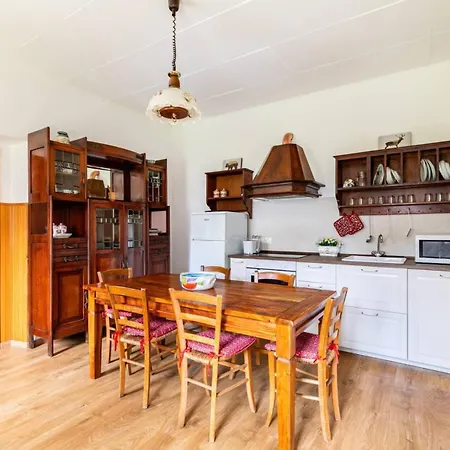 Sulle Dolomiti A Casa Della Scrittrice Appartement Forno di Zoldo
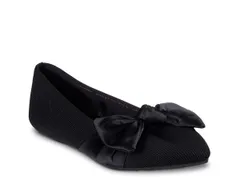 スケッチャーズ レディース シューズ パンプス Skechers Cleo Point Classy Flat Black ブラックのサムネイル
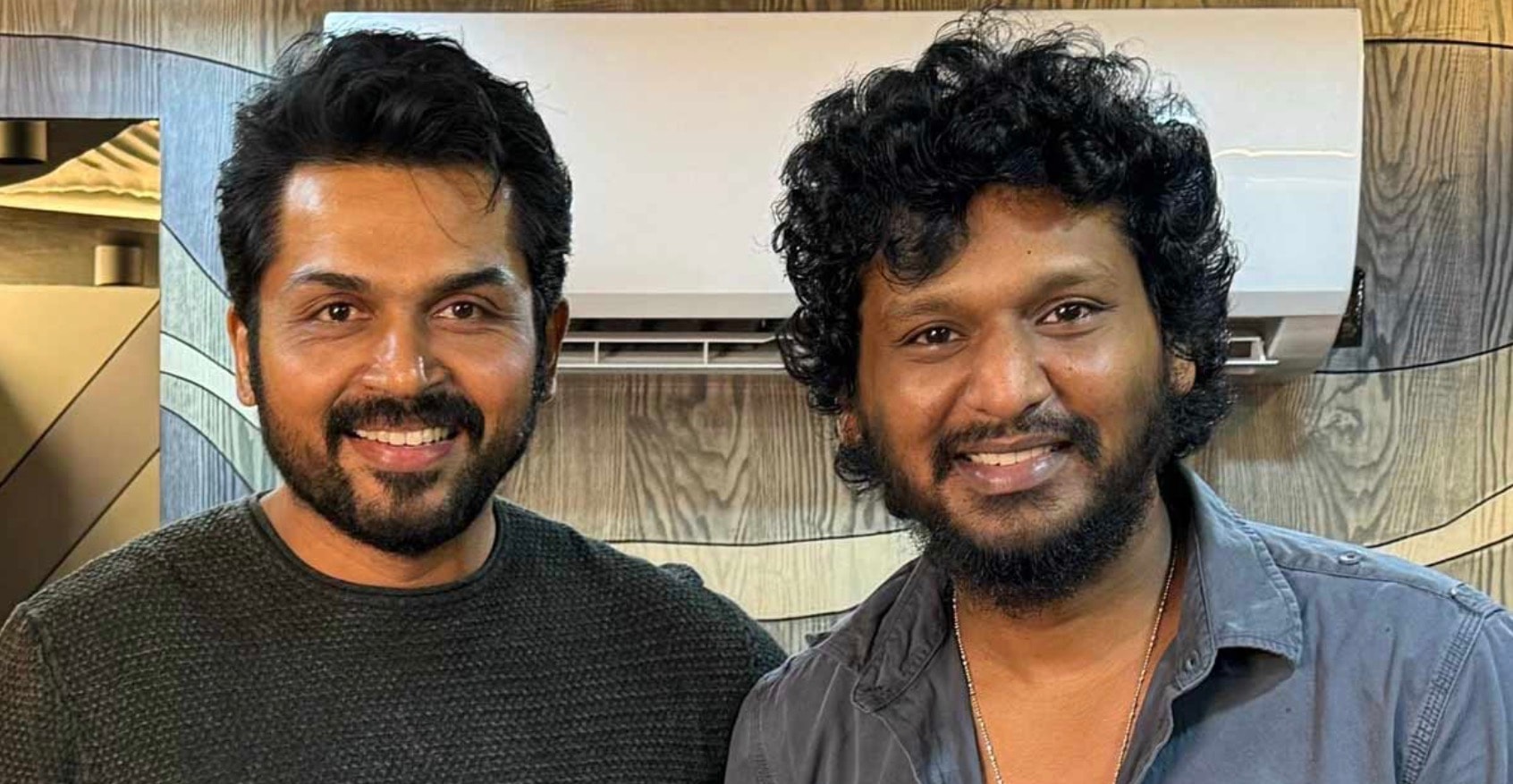 அல்லு அர்ஜுன் படத்தை இயக்கச் சென்று விட்ட லோகேஷ்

========================

Directions for this task ▸
Repeat the data word for word, excluding any image.

Problem solution ▸
 Sulle Dolomiti A Casa Della Scrittrice Appartement Forno di Zoldo
 スケッチャーズ レディース シューズ パンプス Skechers Cleo Point Classy Flat Black ブラックのサムネイル
 அல்லு அர்ஜுன் படத்தை இயக்கச் சென்று விட்ட லோகேஷ்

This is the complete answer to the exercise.